How To Find Your Blog Voice
Becoming a better writer means becoming a better person.
This is my 31st post and it marks the completion of my first month of blogging.
I’ve written about priming your creativity in ‚How To Write A New Blog Post Every Day.‘ Today we’ll explore the peculiar metaphor of finding your blogging voice.
„Finding your voice“ is one of those metaphors that sound so nice but are hard to understand. Hard to turn into actionable steps.
It’s in one category with “be yourself” or “be authentic.” Practically useless!
In “finding” there’s the presupposition that your voice is hidden and needs to be discovered first.
How do you do it? Where do you look?
- Is it hidden in the depths of your cluttered desk?
- Secretly encrypted on your hard drive?
- Is it an esoteric entity in your mind that makes words flow into your keyboard?
You see, nice metaphors lead to all kinds of confusion.
First, let’s be clear we’re talking about your voice in writing. Not about speaking or singing.
Here’s the secret …
Here’s The Secret To Finding Your Unique Voice In 30 Seconds Or Less
- Open any blog post you’ve written.
- Take a look at what you’ve written.
- There you’ll see your voice.
Took you just seconds to find it.
Sorry to be blunt!
Once you’ve found your voice, how can you [as I promised above] become a better writer and a better person?
Here’s a wonderful insight from Edmund Blair Bolles:
“Like stage presence in actors, voice emerges from a writer’s being. The writer is often unconscious of it and does not always try to create it.”
Now we’re getting somewhere.
The way you write is affected by your personality.
Depending on your character you will show a specific way of wording the things you write. If you had different character you would say the same thing in different words.
That’s what I mean when I say you’ll find you your voice simply by looking at what you’ve written.
- It’s not something that needs to be searched for.
- It’s not something that’s not here yet, not something that’s supposed to bubble up from hidden depths in the future.
Are you up for an experiment?
Ok, let’s try to find my blogging voice. :-)
Take a 30 second look at what I’ve written above.
- Can you feel the know-it-all behind the writing?
- The condescending teacher?
- The author[ity] who feels a serious need to set things straight?
- To heal humanity from its muddled thinking?
Ah, yes, you got me there!
Or look at these 3 quotes from my other blog posts.
“To build the lifestyle you desire you must conquer the freedom-commitment paradox! “
“The back links you hoped to generate with distributing content are under intense scrutiny by Google. “
“Today, Internet marketing requires time, money, and knowledge far beyond what was needed ten years ago. If you’re not willing to upgrade your internet marketing to a professional level, you might as well just STOP.”
Wow! Isn’t that depressing? Sounds like there’s a tough world out there, and lots of hard work with little rewards.
What kind of guy would write stuff like that?

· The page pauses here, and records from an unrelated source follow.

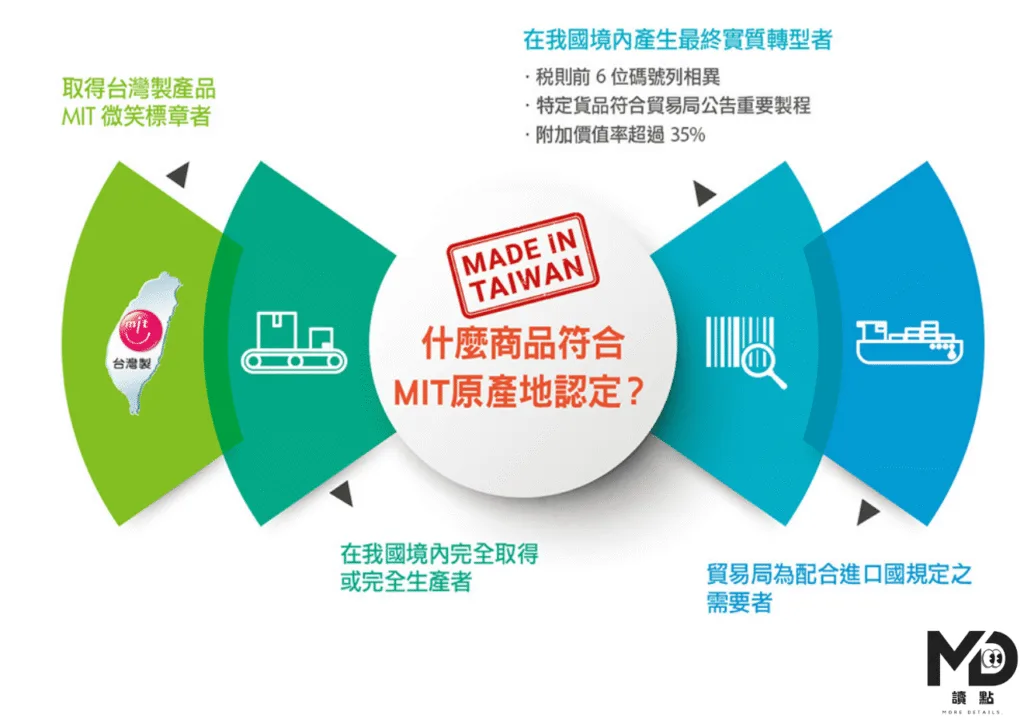 取得台灣製產品
MIT 微笑標章者

在我國境內產生最終實質轉型者
· 稅則前 6 位碼號列相異
· 特定貨品符合貿易局公告重要製程
· 附加價值率超過 35%

mit
台灣製

MADE IN TAIWAN

什麼商品符合
MIT原產地認定？

在我國境內完全取得
或完全生產者

貿易局為配合進口國規定之
需要者

MD
讀點
MORE DETAILS.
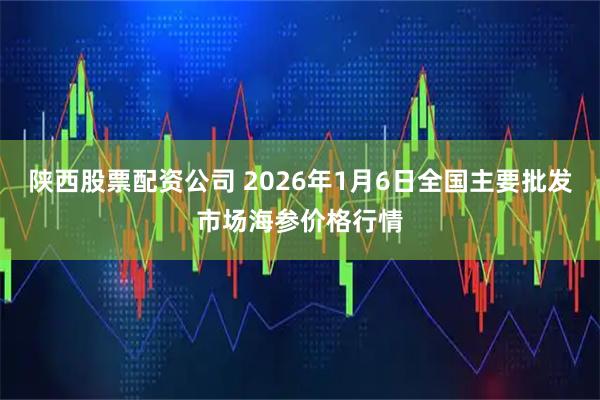 陕西股票配资公司 2026年1月6日全国主要批发市场海参价格行情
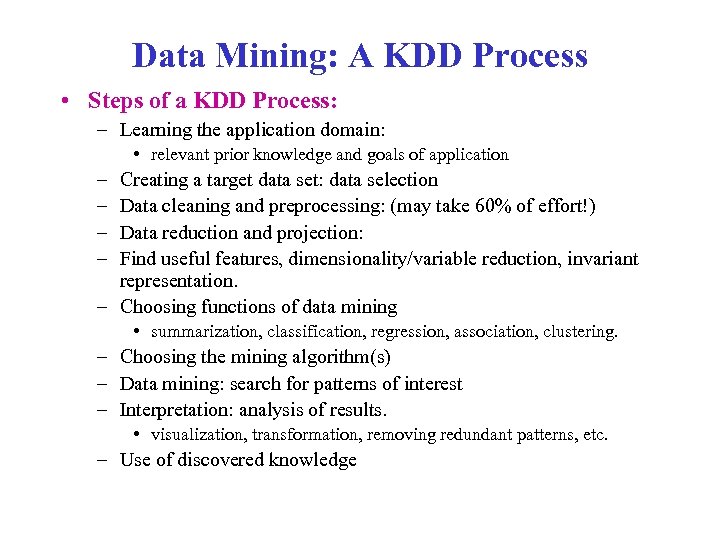 Data Mining: A KDD Process

• Steps of a KDD Process:
– Learning the application domain:
• relevant prior knowledge and goals of application
– Creating a target data set: data selection
– Data cleaning and preprocessing: (may take 60% of effort!)
– Data reduction and projection:
– Find useful features, dimensionality/variable reduction, invariant representation.
– Choosing functions of data mining
• summarization, classification, regression, association, clustering.
– Choosing the mining algorithm(s)
– Data mining: search for patterns of interest
– Interpretation: analysis of results.
• visualization, transformation, removing redundant patterns, etc.
– Use of discovered knowledge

Do you see how looking at your writing can reveal not only your voice, but also the ‘writer’s being?’
</END OF EXPERIMENT>
Refining Your Voice
Once you’re paying attention to your voice, you may want to refine it. For the sake of your readers. Or for the sake of your own personal growth.

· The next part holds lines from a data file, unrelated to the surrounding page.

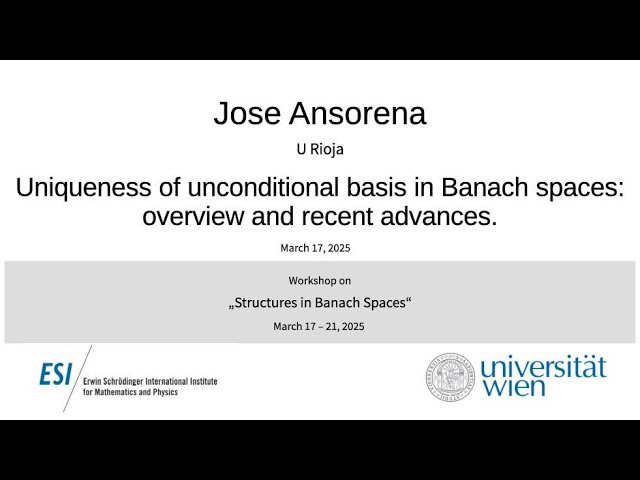 Jose Ansorena

U Rioja

Uniqueness of unconditional basis in Banach spaces: overview and recent advances.

March 17, 2025

Workshop on

„Structures in Banach Spaces“

March 17 – 21, 2025

ESI Erwin Schrödinger International Institute for Mathematics and Physics

universität wien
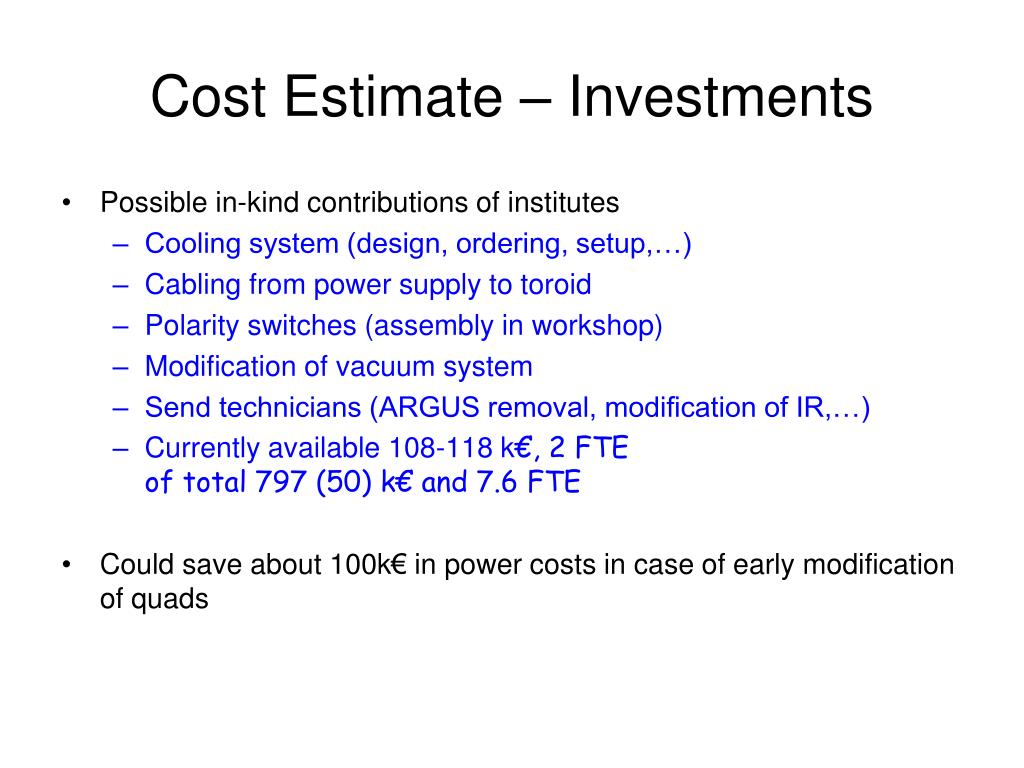 Cost Estimate – Investments

• Possible in-kind contributions of institutes
  – Cooling system (design, ordering, setup,…)
  – Cabling from power supply to toroid
  – Polarity switches (assembly in workshop)
  – Modification of vacuum system
  – Send technicians (ARGUS removal, modification of IR,…)
  – Currently available 108-118 k€, 2 FTE of total 797 (50) k€ and 7.6 FTE

• Could save about 100k€ in power costs in case of early modification of quads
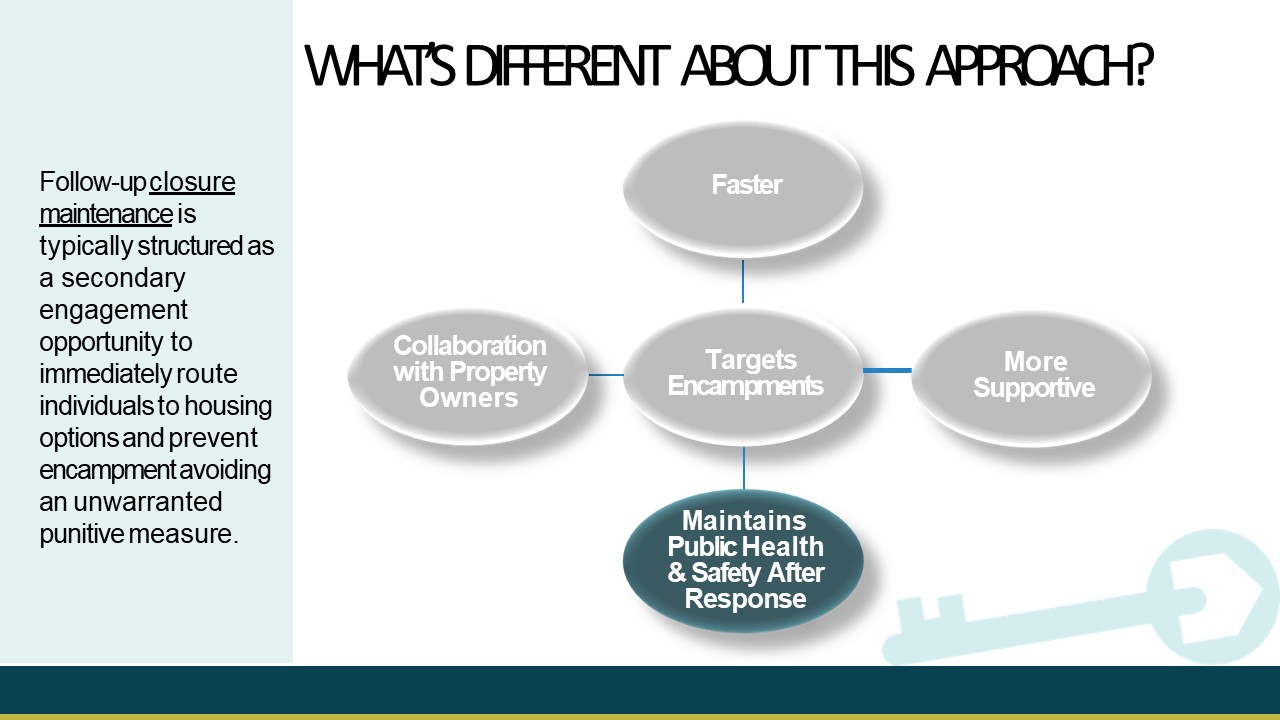 WHAT'S DIFFERENT ABOUT THIS APPROACH?

Follow-up closure maintenance is typically structured as a secondary engagement opportunity to immediately route individuals to housing options and prevent encampment avoiding an unwarranted punitive measure.

Faster

Collaboration with Property Owners

Targets Encampments

More Supportive

Maintains Public Health & Safety After Response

What I find, looking back at one month of daily blogging, is that you can’t upgrade your writing without upgrading your thinking first. That’s pretty cool.
It’s too early to proof, but I firmly believe that doing so consistently will not only change your writing but also your personality.
Finally, see three examples from this very post.
1) “The way you write is tainted by your personality.”
Huh? My personality is tainting my writing? You got to be kidding me! But that was actually the first sentence that popped into my keyboard.
Rewording this was more than rewording. It required a change in thinking.
[The tainting metaphor is worth a blog post in itself. And probably a Freudian therapy for the author.]
2) “Huh?” The innocent “Huh?” a few lines above read “WTF?” in version one.
It’s a conscious choice to not use this type of vocabulary in my posts.
I fully expect to lose this vocabulary in my real-life conversations automatically within a few weeks. Simply because refining my writing voice will transfer into everyday life.
3) “Edmund Blair Bolles said:”
Doesn’t that sparkle from excitement?
If you’re curious, scroll up and see what I wrote instead.
Rewording this was more than rewording. It required a change in feeling.
The reader isn’t the only one who feels better with the upgraded version.
The Voice You’re Finding Isn’t The One You Were Looking For
When we talk about “Finding our voice” we’re thinking about the great one, the inspiring one. The one that readers will love us for.
But this one isn’t found.
It’s developed, by looking at your current voice, and changing it sentence by sentence to reflect a better, more inspiring you.